- **SELECTED EXTRACT**
· · · · ·

It is located at the northern part of Sangeh Village, Abiansemal District Badung Regency. It is about 21 km from Denpasar and can be reached by car easily with a good road condition.
In the 17th century during the golden period of Mengwi kingdom, I Gusti Ketut Karangasem, son of Gusti Agung Made Agung (King of Mengwi) founded a temple in the midst of nutmeg tree forest, later, it was called Bukit Sari Temple. The nutmeg tree forest with extent of 10 hectares is a holy territory that is securitized by Sangeh Customary Village and its vicinity. In the middle of such green and dense forest, lives over 600 tame and friendly monkeys that all the time appeal to visitor. Part from functioning as sacred place, Sangeh Monkey Forest, the forest along with the monkeys comes to be a fascinating tourist object that is worth visiting.

· · · · ·

- **Stored data entries**
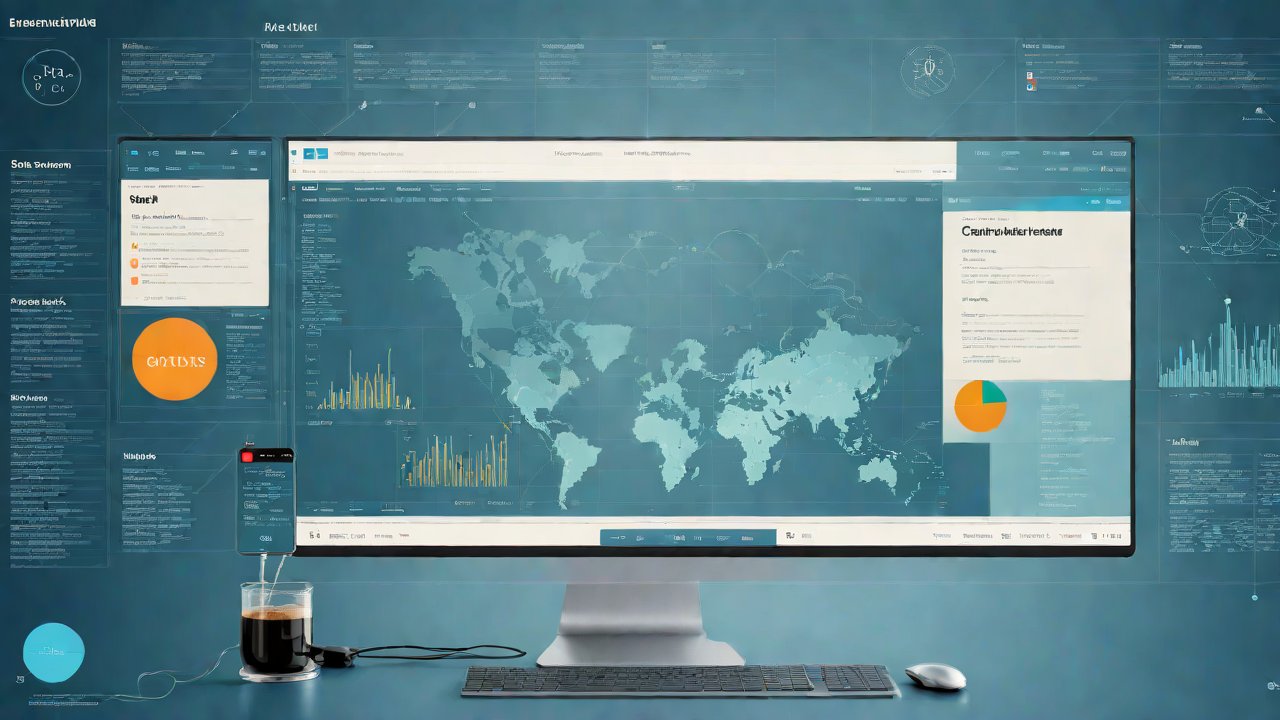分析关键词在热图中的分布情况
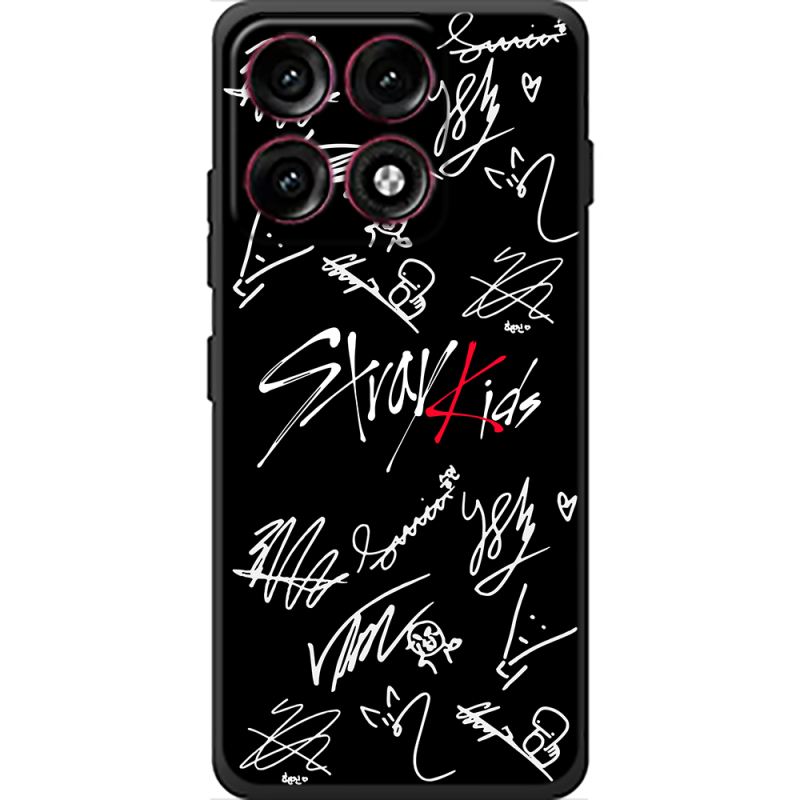 Чохол BoxFace Moto Edge 70 Pro Stray Kids автограф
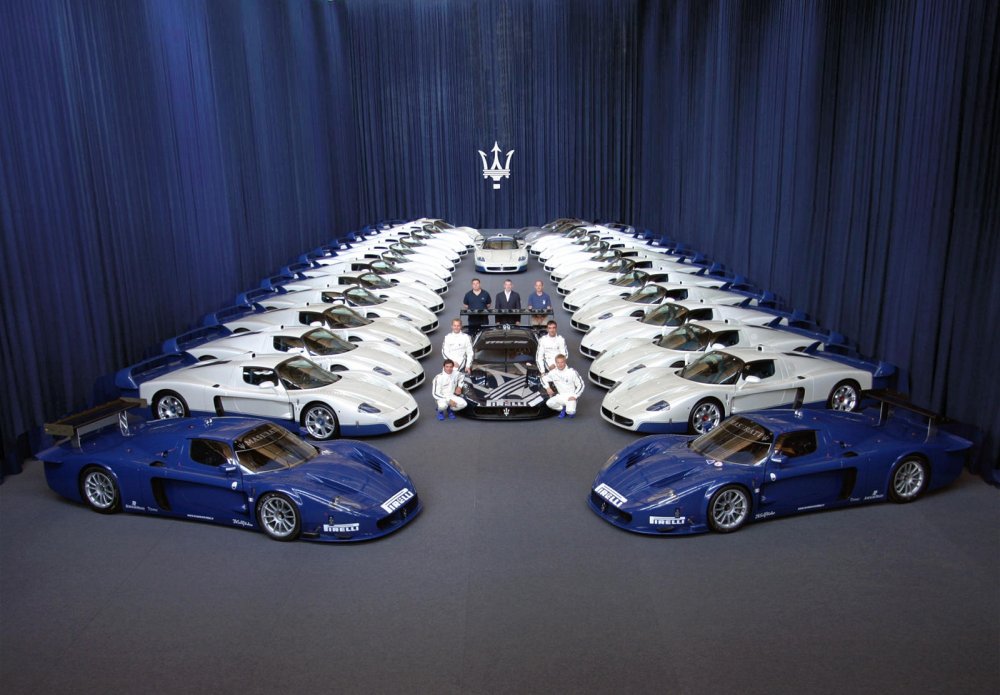 Maserati mc12 салон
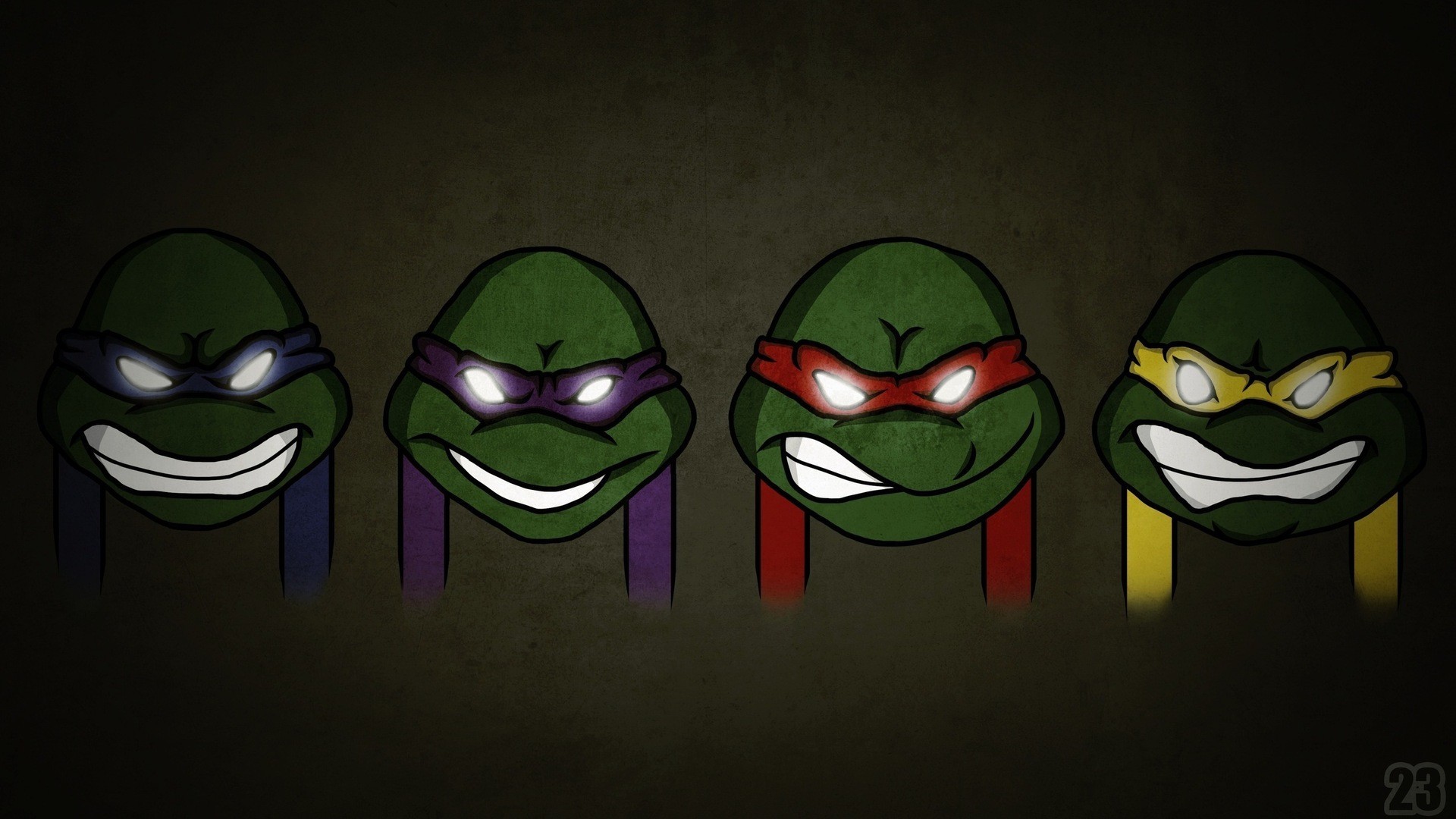 Teenage Mutant Ninja Turtles Leonardo Donatello Raphael Michelangelo 1920x1080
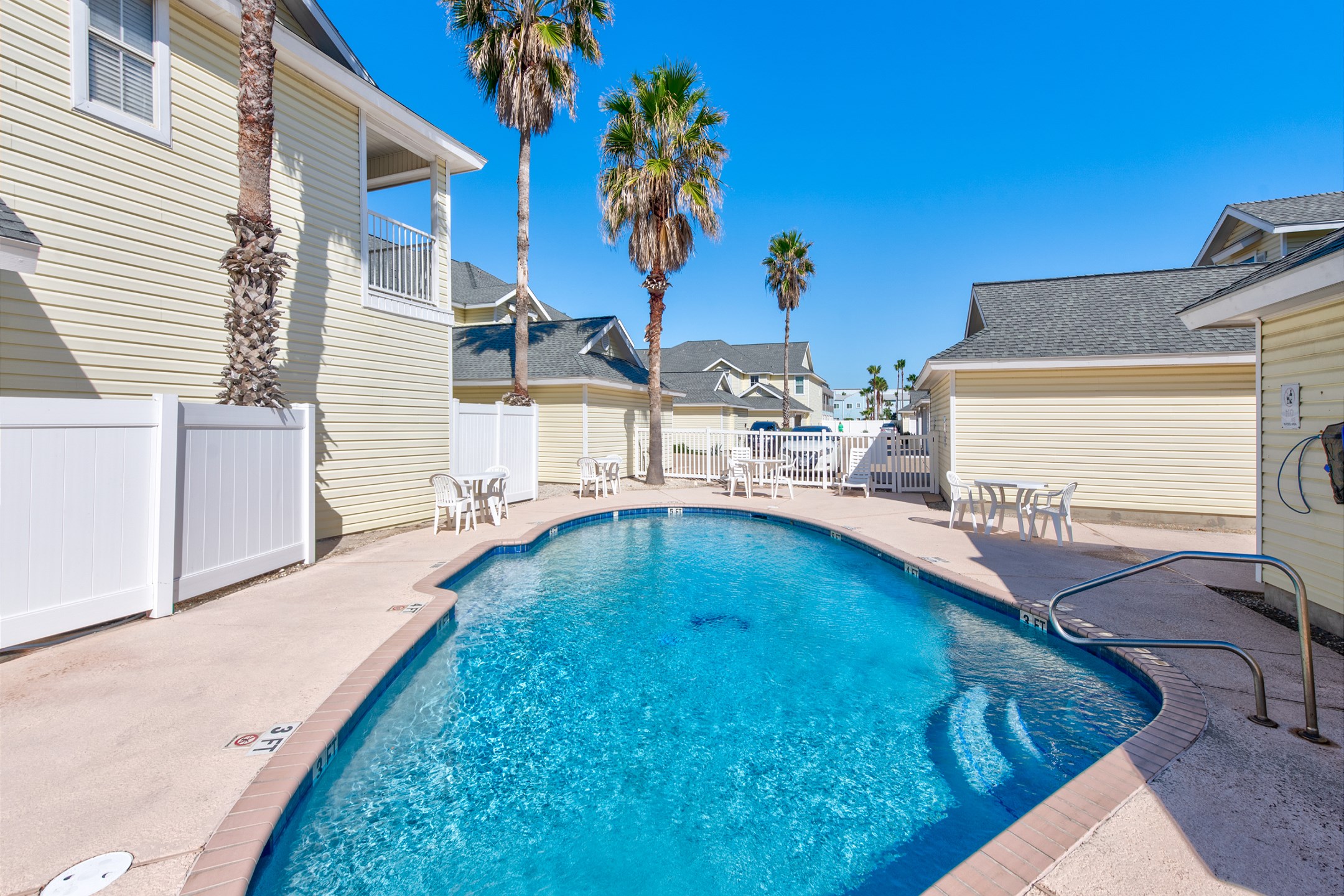 Inviting community pool for all ages to have fun and make new memories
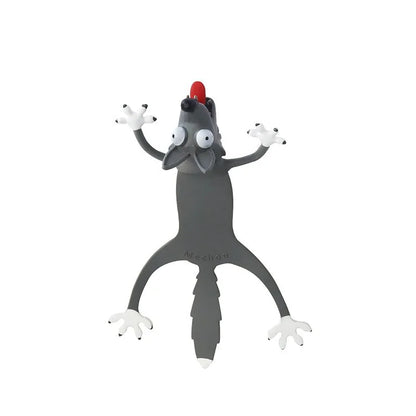 Ouch! - Cute Animal Bookmarks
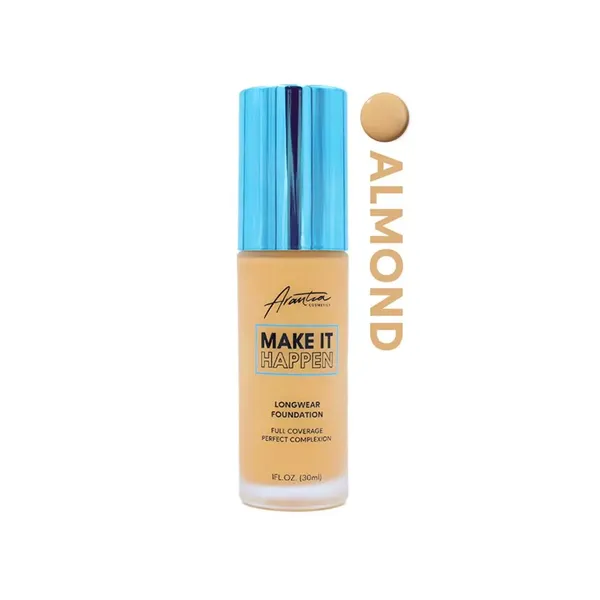 7 - Maquillaje Líquido Make It Happen Arantza Cosmetics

· · · · ·

- **EXERCISES TO COMPLETE**
A – Do the following statements agree with the Sangeh Monkey Forest text? For each, answer yes or no and quote the words from the text that decide it. (i) The site is about 21 km from Denpasar. (ii) The King of Mengwi himself founded the temple. (iii) More than 600 monkeys live in the forest.
B – According to the Sangeh Monkey Forest text, how large is the nutmeg tree forest?
C – Write out the Sangeh Monkey Forest text from "It is located" up to and including "is worth visiting.", substituting "Pura Bukit Sari" for "Bukit Sari Temple".

- **RESULTS OF THE TASKS**
A –
(i) Yes: "It is about 21 km from Denpasar"
(ii) No: "I Gusti Ketut Karangasem, son of Gusti Agung Made Agung (King of Mengwi) founded a temple"
(iii) Yes: "lives over 600 tame and friendly monkeys"

B – 10 hectares.

C –
It is located at the northern part of Sangeh Village, Abiansemal District Badung Regency. It is about 21 km from Denpasar and can be reached by car easily with a good road condition.
In the 17th century during the golden period of Mengwi kingdom, I Gusti Ketut Karangasem, son of Gusti Agung Made Agung (King of Mengwi) founded a temple in the midst of nutmeg tree forest, later, it was called Pura Bukit Sari. The nutmeg tree forest with extent of 10 hectares is a holy territory that is securitized by Sangeh Customary Village and its vicinity. In the middle of such green and dense forest, lives over 600 tame and friendly monkeys that all the time appeal to visitor. Part from functioning as sacred place, Sangeh Monkey Forest, the forest along with the monkeys comes to be a fascinating tourist object that is worth visiting.